→ **TASK**
Beginning with the line where "In this context, is" appears, retype every remaining line of the data below, both the first and last included.

→ **MATERIAL FOR THIS TASK**
------------------------------------
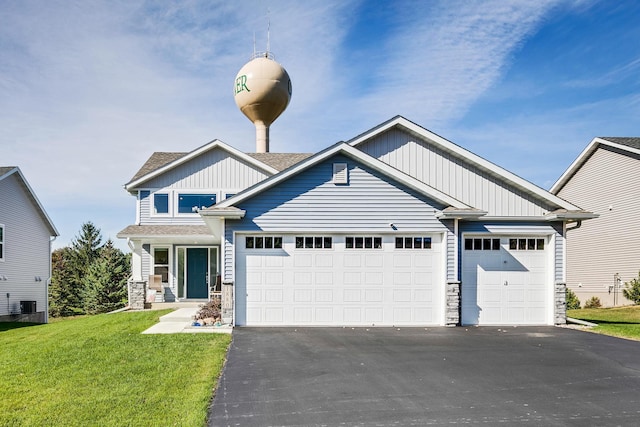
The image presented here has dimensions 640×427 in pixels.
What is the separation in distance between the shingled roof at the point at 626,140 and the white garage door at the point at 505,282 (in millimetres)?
12007

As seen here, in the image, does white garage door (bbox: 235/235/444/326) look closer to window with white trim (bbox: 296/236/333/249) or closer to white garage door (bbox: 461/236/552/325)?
window with white trim (bbox: 296/236/333/249)

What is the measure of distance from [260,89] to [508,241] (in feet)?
51.2

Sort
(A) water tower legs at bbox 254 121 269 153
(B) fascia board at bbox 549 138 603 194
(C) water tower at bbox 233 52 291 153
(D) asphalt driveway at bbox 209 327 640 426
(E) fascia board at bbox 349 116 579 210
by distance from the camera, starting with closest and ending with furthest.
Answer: (D) asphalt driveway at bbox 209 327 640 426, (E) fascia board at bbox 349 116 579 210, (B) fascia board at bbox 549 138 603 194, (C) water tower at bbox 233 52 291 153, (A) water tower legs at bbox 254 121 269 153

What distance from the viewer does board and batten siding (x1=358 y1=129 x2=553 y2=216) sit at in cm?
1451

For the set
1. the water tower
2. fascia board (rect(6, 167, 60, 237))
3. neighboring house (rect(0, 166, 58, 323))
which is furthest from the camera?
the water tower

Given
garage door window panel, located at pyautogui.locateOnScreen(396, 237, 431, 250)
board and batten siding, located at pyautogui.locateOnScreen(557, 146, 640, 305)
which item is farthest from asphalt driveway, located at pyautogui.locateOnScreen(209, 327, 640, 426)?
board and batten siding, located at pyautogui.locateOnScreen(557, 146, 640, 305)

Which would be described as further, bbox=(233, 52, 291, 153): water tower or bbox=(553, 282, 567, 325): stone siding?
bbox=(233, 52, 291, 153): water tower

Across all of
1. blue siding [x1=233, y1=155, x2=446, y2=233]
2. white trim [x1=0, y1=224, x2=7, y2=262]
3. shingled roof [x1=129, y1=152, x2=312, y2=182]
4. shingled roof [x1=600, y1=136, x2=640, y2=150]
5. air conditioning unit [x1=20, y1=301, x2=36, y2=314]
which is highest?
shingled roof [x1=600, y1=136, x2=640, y2=150]

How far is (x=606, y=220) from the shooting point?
2416cm

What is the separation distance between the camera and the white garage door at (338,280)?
42.7 ft

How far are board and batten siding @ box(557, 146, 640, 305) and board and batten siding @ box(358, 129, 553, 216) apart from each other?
37.3 feet

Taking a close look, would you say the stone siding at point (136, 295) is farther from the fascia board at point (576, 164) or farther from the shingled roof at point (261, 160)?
the fascia board at point (576, 164)

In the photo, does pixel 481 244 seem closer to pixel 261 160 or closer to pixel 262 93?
pixel 261 160

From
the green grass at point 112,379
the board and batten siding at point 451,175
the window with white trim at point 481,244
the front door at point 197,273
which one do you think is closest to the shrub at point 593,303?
the board and batten siding at point 451,175
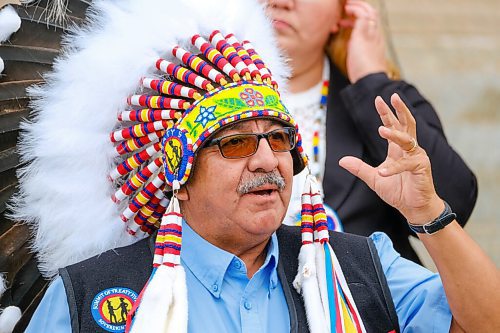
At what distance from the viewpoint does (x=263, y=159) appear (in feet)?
9.59

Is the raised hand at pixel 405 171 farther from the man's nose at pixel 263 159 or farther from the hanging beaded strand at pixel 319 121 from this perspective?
the hanging beaded strand at pixel 319 121

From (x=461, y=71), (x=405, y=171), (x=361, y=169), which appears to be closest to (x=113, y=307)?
(x=361, y=169)

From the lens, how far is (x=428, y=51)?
6980 millimetres

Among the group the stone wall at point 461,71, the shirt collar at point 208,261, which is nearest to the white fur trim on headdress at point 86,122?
the shirt collar at point 208,261

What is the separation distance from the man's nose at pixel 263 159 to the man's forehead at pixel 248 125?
5 cm

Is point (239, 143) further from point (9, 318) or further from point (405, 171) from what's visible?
point (9, 318)

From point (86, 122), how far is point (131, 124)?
0.15 m

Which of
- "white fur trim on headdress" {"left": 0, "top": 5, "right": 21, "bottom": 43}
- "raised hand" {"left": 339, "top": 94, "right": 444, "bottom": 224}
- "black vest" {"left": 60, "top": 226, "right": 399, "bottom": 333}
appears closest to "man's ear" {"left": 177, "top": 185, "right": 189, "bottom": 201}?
"black vest" {"left": 60, "top": 226, "right": 399, "bottom": 333}

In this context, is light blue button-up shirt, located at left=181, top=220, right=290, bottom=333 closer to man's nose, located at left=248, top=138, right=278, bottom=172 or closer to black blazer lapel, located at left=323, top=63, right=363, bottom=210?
man's nose, located at left=248, top=138, right=278, bottom=172

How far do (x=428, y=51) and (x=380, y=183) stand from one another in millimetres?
4253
------------------------------------
→ **FULL RESPONSE**
In this context, is light blue button-up shirt, located at left=181, top=220, right=290, bottom=333 closer to man's nose, located at left=248, top=138, right=278, bottom=172 or closer to black blazer lapel, located at left=323, top=63, right=363, bottom=210?
man's nose, located at left=248, top=138, right=278, bottom=172

How far do (x=428, y=51) and (x=380, y=183) stand from one another in millimetres?
4253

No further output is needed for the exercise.